AIM OF THE TASK: Gather every line in the listing below that contains the string "nearest", copying each such line in full.

EXERCISE MATERIALS:
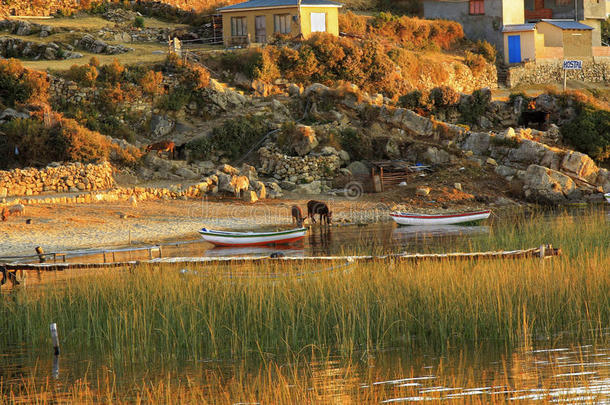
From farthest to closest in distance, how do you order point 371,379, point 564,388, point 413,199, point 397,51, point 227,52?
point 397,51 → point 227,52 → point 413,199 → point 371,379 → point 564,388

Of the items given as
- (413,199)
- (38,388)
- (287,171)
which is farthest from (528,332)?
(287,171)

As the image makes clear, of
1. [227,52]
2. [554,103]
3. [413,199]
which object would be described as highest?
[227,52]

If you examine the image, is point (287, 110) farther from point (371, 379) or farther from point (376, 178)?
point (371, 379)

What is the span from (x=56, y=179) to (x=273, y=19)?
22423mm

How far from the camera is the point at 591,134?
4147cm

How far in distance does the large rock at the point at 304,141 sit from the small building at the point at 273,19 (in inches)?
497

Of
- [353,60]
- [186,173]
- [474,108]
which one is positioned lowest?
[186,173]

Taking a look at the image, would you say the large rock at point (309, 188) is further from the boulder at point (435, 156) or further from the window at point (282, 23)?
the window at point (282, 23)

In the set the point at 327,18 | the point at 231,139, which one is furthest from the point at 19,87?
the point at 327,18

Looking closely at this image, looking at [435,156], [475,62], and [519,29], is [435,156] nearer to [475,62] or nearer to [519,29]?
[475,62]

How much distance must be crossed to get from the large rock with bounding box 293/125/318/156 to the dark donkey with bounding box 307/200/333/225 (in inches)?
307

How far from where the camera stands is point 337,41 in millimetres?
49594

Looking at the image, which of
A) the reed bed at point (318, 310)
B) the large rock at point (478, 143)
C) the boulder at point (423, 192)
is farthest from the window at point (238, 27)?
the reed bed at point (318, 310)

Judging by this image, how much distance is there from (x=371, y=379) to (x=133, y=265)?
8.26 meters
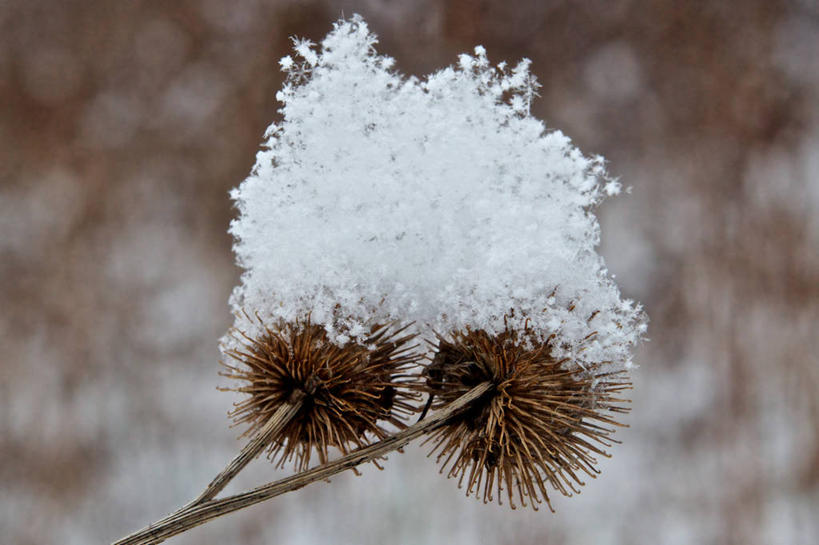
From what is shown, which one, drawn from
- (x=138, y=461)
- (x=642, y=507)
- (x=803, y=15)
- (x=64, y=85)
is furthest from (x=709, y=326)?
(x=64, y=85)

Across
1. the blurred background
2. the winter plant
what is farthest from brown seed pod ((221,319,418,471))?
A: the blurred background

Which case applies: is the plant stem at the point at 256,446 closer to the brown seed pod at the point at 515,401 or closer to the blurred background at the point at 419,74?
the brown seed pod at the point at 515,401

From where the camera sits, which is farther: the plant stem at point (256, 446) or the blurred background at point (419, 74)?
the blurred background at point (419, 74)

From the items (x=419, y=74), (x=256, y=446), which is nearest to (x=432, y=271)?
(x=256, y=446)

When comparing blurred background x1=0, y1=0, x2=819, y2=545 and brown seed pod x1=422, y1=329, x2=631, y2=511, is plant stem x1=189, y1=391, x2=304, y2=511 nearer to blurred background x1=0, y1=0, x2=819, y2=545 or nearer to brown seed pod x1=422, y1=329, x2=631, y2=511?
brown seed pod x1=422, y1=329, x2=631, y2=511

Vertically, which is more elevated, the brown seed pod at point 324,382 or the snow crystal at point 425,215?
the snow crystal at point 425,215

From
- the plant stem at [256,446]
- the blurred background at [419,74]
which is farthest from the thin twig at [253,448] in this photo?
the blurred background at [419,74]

--

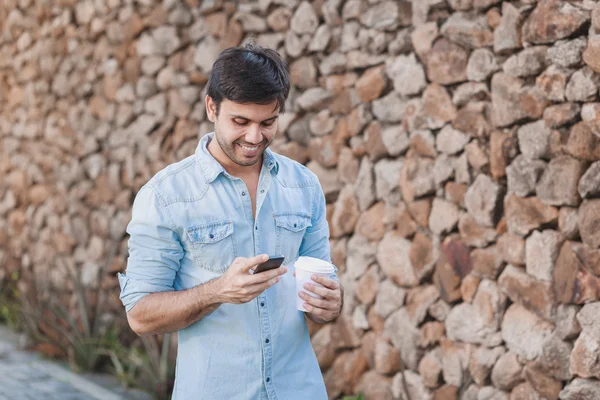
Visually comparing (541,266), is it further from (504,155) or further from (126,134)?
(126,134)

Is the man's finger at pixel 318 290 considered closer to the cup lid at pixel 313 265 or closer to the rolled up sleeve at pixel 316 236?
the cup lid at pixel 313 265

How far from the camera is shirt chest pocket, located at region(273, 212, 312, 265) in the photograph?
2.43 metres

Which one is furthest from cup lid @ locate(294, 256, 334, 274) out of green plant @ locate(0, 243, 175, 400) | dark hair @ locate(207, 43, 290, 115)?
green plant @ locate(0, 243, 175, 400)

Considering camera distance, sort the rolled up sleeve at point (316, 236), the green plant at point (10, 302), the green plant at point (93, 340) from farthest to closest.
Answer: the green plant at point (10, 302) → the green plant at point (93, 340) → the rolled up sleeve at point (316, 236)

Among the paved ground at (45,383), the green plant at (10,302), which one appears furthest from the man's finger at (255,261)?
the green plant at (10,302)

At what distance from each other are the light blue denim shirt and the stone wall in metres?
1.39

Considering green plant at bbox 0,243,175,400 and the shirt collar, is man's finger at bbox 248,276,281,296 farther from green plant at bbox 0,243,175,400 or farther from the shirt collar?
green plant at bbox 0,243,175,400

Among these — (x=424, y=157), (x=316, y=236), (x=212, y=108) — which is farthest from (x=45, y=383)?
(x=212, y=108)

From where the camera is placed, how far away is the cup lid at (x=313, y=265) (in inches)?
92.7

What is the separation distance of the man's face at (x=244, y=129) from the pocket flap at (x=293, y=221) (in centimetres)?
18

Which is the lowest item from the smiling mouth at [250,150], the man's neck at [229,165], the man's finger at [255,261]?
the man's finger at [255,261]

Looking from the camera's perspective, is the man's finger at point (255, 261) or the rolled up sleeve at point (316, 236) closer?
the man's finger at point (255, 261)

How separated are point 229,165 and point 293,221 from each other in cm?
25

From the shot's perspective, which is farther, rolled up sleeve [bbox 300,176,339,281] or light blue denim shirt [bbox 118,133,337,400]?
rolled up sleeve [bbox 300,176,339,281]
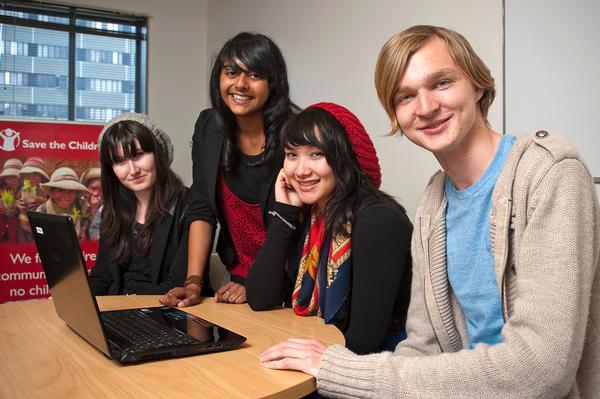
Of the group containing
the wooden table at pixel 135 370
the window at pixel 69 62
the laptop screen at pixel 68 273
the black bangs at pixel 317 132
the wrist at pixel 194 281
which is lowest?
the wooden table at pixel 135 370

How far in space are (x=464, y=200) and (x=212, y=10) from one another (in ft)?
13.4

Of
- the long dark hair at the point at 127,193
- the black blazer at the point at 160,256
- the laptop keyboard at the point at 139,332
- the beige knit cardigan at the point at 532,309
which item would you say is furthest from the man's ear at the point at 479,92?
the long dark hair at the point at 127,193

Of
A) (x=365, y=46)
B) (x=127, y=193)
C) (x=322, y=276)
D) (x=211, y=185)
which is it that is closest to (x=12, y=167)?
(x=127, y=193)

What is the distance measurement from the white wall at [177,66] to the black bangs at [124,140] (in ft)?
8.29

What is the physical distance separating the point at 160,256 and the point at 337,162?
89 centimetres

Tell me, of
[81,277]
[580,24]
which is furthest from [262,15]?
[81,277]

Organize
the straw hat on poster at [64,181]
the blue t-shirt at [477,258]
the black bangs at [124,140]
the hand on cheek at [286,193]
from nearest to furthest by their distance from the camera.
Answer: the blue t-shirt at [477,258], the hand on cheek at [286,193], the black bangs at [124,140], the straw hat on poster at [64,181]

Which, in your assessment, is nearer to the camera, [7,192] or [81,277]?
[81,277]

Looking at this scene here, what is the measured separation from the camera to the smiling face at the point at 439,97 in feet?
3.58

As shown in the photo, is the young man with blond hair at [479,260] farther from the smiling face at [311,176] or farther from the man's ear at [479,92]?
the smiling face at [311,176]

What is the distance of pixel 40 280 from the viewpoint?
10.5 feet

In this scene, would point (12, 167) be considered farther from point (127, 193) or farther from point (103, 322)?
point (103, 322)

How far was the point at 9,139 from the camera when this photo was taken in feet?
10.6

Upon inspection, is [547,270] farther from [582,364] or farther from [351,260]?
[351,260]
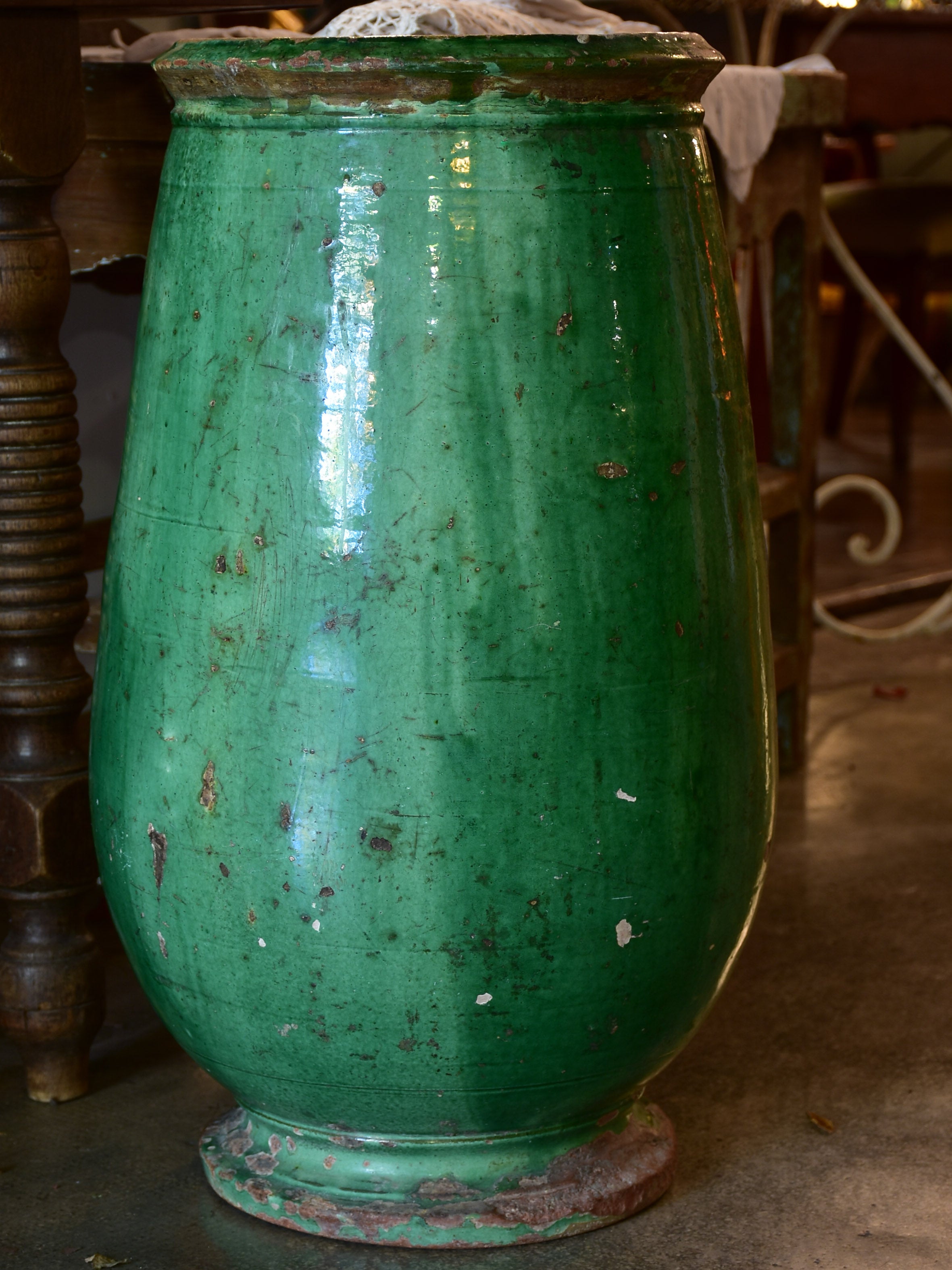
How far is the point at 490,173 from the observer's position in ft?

...

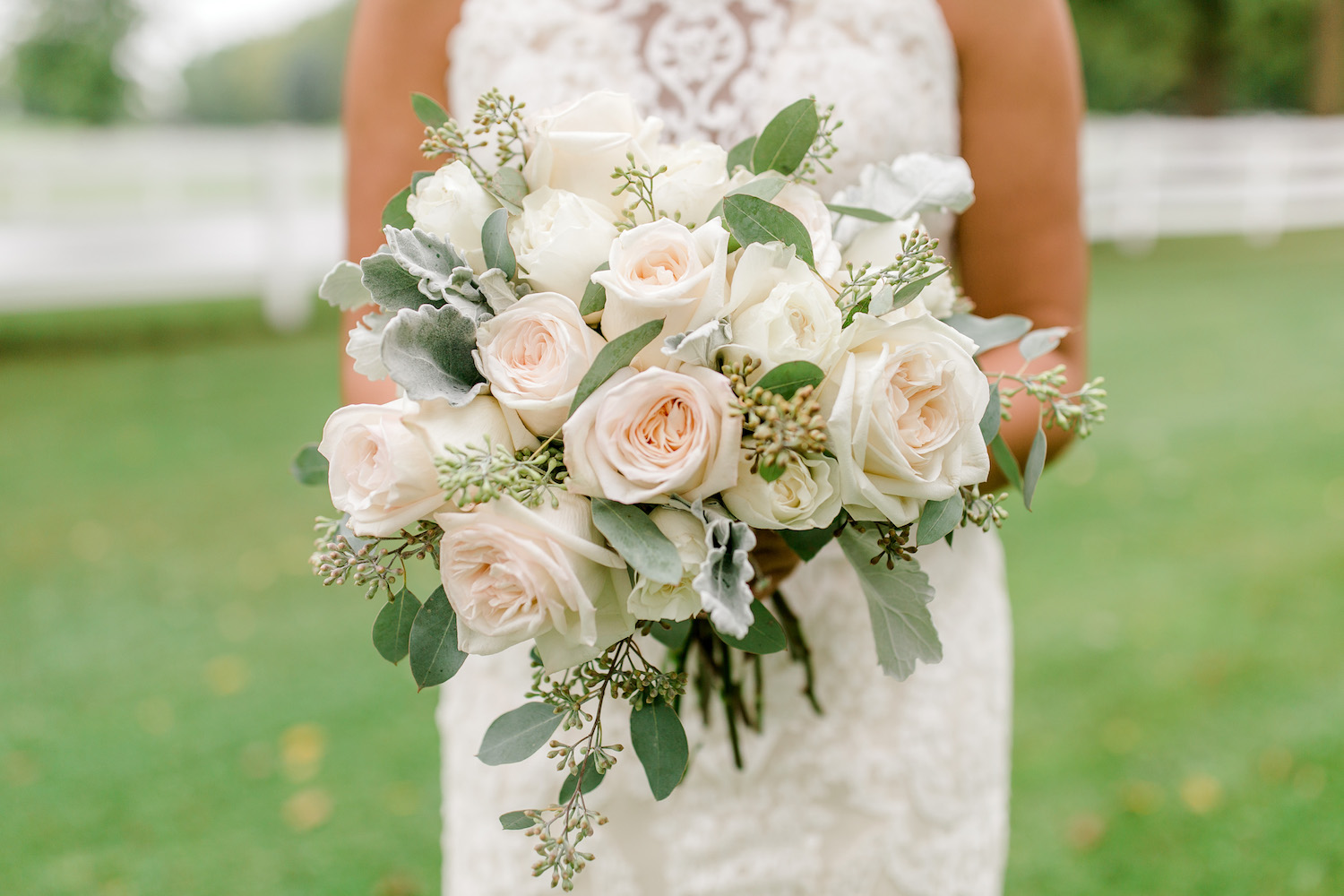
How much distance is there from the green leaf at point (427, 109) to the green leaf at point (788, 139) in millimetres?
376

TASK OUTPUT:
From the items (x=419, y=74), (x=256, y=446), which is nearest to (x=432, y=271)?
from nearest to furthest by their distance from the camera.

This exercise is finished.